[REQUIRED WORK]:
Transcribe every one of the lines below verbatim.

Scene-based spatial questions:
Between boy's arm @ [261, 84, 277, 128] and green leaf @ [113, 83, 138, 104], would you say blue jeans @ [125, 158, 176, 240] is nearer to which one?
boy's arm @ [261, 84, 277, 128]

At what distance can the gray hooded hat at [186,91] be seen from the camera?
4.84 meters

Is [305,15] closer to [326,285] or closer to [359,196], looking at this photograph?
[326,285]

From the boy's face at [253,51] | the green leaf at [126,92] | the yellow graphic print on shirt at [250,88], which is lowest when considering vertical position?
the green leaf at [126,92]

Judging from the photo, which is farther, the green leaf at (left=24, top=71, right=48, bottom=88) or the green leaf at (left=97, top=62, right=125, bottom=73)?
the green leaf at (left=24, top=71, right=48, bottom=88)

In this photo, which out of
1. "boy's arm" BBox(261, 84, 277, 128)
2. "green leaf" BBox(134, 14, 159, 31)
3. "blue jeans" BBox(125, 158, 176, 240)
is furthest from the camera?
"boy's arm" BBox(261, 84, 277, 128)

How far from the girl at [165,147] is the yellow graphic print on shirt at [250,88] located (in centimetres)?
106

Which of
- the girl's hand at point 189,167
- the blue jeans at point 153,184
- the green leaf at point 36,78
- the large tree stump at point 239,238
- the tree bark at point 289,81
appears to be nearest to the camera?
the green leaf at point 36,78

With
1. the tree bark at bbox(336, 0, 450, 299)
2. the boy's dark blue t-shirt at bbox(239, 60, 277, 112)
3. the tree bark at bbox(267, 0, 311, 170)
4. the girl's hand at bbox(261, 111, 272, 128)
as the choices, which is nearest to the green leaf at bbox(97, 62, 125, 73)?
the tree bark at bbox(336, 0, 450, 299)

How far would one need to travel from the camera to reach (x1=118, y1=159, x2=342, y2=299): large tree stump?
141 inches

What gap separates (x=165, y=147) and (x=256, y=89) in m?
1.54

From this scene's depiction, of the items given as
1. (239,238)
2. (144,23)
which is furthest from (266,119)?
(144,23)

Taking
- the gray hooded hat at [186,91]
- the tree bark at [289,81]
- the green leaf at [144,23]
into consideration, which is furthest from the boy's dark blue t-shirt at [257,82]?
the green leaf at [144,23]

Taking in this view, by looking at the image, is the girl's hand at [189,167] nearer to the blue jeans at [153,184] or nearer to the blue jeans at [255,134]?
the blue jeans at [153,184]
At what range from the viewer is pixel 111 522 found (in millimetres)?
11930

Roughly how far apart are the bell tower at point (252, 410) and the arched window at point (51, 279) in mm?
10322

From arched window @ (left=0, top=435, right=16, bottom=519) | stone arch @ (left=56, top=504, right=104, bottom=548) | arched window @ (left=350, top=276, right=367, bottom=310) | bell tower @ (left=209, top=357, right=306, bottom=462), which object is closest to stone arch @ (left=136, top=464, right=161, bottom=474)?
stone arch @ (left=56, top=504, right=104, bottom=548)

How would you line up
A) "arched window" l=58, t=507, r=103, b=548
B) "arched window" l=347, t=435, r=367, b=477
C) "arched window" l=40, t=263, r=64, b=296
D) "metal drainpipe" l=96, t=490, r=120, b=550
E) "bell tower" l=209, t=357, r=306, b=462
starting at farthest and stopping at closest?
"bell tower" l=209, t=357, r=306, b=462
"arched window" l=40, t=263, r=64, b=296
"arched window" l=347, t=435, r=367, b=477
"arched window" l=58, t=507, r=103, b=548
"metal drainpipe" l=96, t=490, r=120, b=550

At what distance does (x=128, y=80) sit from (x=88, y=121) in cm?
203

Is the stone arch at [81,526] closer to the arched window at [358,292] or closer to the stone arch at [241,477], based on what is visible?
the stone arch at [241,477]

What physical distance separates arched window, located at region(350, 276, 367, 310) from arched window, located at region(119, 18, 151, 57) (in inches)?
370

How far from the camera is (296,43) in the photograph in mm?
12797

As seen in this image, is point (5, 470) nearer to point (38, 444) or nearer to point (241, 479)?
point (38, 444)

[EXERCISE ANSWER]:
Between boy's arm @ [261, 84, 277, 128] and green leaf @ [113, 83, 138, 104], would you say blue jeans @ [125, 158, 176, 240] is nearer to which one?
boy's arm @ [261, 84, 277, 128]

At what distance can the gray hooded hat at [186,91] be seen from the camera?
4.84 meters

Is [305,15] closer to [326,285] or closer to [359,196], looking at this photograph?
[326,285]

From the boy's face at [253,51] | the green leaf at [126,92] | the yellow graphic print on shirt at [250,88], which is lowest when considering vertical position?
the green leaf at [126,92]

Judging from the photo, which is farther, the green leaf at (left=24, top=71, right=48, bottom=88) or the green leaf at (left=97, top=62, right=125, bottom=73)?
the green leaf at (left=24, top=71, right=48, bottom=88)

In this photo, which out of
1. "boy's arm" BBox(261, 84, 277, 128)
2. "green leaf" BBox(134, 14, 159, 31)
3. "blue jeans" BBox(125, 158, 176, 240)
is furthest from the camera?
"boy's arm" BBox(261, 84, 277, 128)

How far from the girl at [165,147] is the yellow graphic print on shirt at [250,88] located (in centimetres)?
106

Which of
- the girl's hand at point 189,167
- the blue jeans at point 153,184
- the green leaf at point 36,78
- the large tree stump at point 239,238
- the tree bark at point 289,81
appears to be nearest to the camera?
the green leaf at point 36,78

With
1. the tree bark at bbox(336, 0, 450, 299)
2. the boy's dark blue t-shirt at bbox(239, 60, 277, 112)
3. the tree bark at bbox(267, 0, 311, 170)
4. the girl's hand at bbox(261, 111, 272, 128)
as the choices, which is nearest to the green leaf at bbox(97, 62, 125, 73)?
the tree bark at bbox(336, 0, 450, 299)

How far would one need to travel from the camera to reach (x1=118, y1=159, x2=342, y2=299): large tree stump?
141 inches

What gap separates (x=165, y=147) and (x=256, y=89) in m?
1.54

From this scene's depiction, of the items given as
1. (239,238)
2. (144,23)
which is furthest from (266,119)?
(144,23)

Taking
- the gray hooded hat at [186,91]
- the tree bark at [289,81]
- the green leaf at [144,23]
into consideration, which is furthest from the boy's dark blue t-shirt at [257,82]?
the green leaf at [144,23]

Taking in this view, by looking at the image, is the girl's hand at [189,167] nearer to the blue jeans at [153,184] or nearer to the blue jeans at [255,134]?
the blue jeans at [153,184]
At what range from the viewer is pixel 111 522 found (in millimetres)?
11930

Roughly how far apart are the bell tower at point (252, 410) and the arched window at point (51, 279) in mm?
10322

From arched window @ (left=0, top=435, right=16, bottom=519) | stone arch @ (left=56, top=504, right=104, bottom=548) | arched window @ (left=350, top=276, right=367, bottom=310) | bell tower @ (left=209, top=357, right=306, bottom=462), which object is closest to stone arch @ (left=136, top=464, right=161, bottom=474)?
stone arch @ (left=56, top=504, right=104, bottom=548)

How would you line up
A) "arched window" l=58, t=507, r=103, b=548
B) "arched window" l=347, t=435, r=367, b=477
C) "arched window" l=40, t=263, r=64, b=296
D) "metal drainpipe" l=96, t=490, r=120, b=550
E) "bell tower" l=209, t=357, r=306, b=462
starting at farthest and stopping at closest?
"bell tower" l=209, t=357, r=306, b=462
"arched window" l=40, t=263, r=64, b=296
"arched window" l=347, t=435, r=367, b=477
"arched window" l=58, t=507, r=103, b=548
"metal drainpipe" l=96, t=490, r=120, b=550

At what distance does (x=128, y=80) sit from (x=88, y=121) in cm?
203

Is the stone arch at [81,526] closer to the arched window at [358,292] or closer to the stone arch at [241,477], based on what is visible?
the stone arch at [241,477]

What physical distance separates arched window, located at region(350, 276, 367, 310) from arched window, located at region(119, 18, 151, 57) (in inches)?
370

How far from the camera is (296,43) in the photograph in mm?
12797

As seen in this image, is point (5, 470) nearer to point (38, 444) or nearer to point (241, 479)?
point (38, 444)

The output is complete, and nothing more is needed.